On Apr 13, 2008, at 14:11 , Adam M. Goldstein wrote:
>
> On Apr 13, 2008, at 3:49 PM, Alain Schremmer wrote:
>>
>> On Apr 13, 2008, at 3:32 PM, Richard Koch wrote:
>>
>>> Is anyone having font problems on Intel Leopard machines but can  
>>> guarantee that none of their standard apps use Rosetta?
>>
>> My wife has a brand new iMac running on Leopard.
>> She is going home a couple of weeks ahead of me so I could install  
>> Wierda's  "minimum installation" and work on her machine for a  
>> while to see.
>>
>> But what is Rosetta?

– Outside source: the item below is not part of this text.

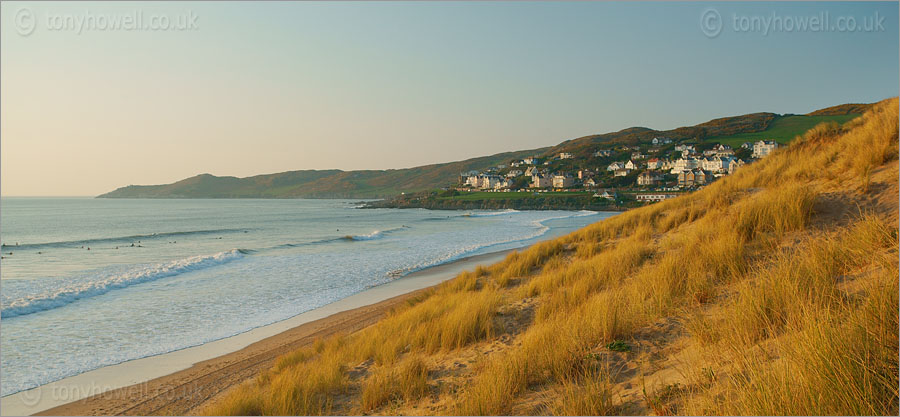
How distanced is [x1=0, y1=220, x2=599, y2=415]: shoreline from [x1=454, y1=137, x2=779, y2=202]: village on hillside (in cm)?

Right now, I think that she has only NeoOffice  
>> and VLC.
>
>
> Rosetta is the software Apple provides so that Intel machines can  
> run PPC applications. You will use it without knowing it if you run  
> an application that's not compiled for Intel or is a universal  
> binary (i.e. is compiled for use on G4, G5, etc.), and you're on an  
> Intel machine.

Rosetta is used 'automatically' as Adam says.  For an  
'application' (i.e., "foo.app") that is listed as "universal", you can  
'get info' in Finder, and you should see a check-box to "open using  
Rosetta".  You can force the use of Rosetta by setting the checkbox,  
but AFAIK, you can't force the non-use of Rosetta, except by some  
fancy footwork (well, hand-work) at the keyboard to turn a universal  
app into an architecture-specific app.

For non-".app" programs (e.g., the stuff in texlive's "bin"  
directory), the Finder does not provide the Rosetta checkbox (or at  
least, I don't know how to get it to show up).

However, the system *will* run a chunk of PowerPC code using Rosetta,  
so it might be worthwhile to check the code that "might" be run during  
a TeX compilation to see whether it's pure PowerPC or Universal.

FWIW, on my Intel system, all of "binary" executables in "/usr/texbin"  
are pure i386.  Binaries elsewhere are typically universal.  I have  
seen the system decide to run some code with Rosetta when it isn't  
necessary, but that usually has been fixable by checking and clearing  
the Rosetta box.

For the not-so-faint-of-heart (command-line operations), one can  
"lipo" universal binaries to extract the intel versions.  Something  
like the following will work:

    mv /path/to/binary /somewhere/else
    cd /somewhere/else
    lipo binary -extract i386 binary-i386
    mv binary-i386 /path/to/binary

Once this is straightened out, you could mv the universal binary back  
where it belongs.

HTH

Justin

--
Justin C. Walker, Curmudgeon-At-Large
Institute for the Enhancement of the Director's Income
--------
Experience is what you get
   when you don't get what you want.